• EXERCISE DIRECTIONS
Where the word "United" occurs in a line of the data, return the whole line.
[EXTRACTED MATERIAL — start]
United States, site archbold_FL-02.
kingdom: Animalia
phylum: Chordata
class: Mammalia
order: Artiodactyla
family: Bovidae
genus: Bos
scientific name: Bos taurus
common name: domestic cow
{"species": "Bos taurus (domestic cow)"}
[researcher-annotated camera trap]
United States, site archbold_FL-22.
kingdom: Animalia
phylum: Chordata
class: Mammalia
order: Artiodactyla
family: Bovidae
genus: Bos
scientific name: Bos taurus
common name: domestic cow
[EXTRACTED MATERIAL — finish]
• ANSWER BOX
United States, site archbold_FL-02.
United States, site archbold_FL-22.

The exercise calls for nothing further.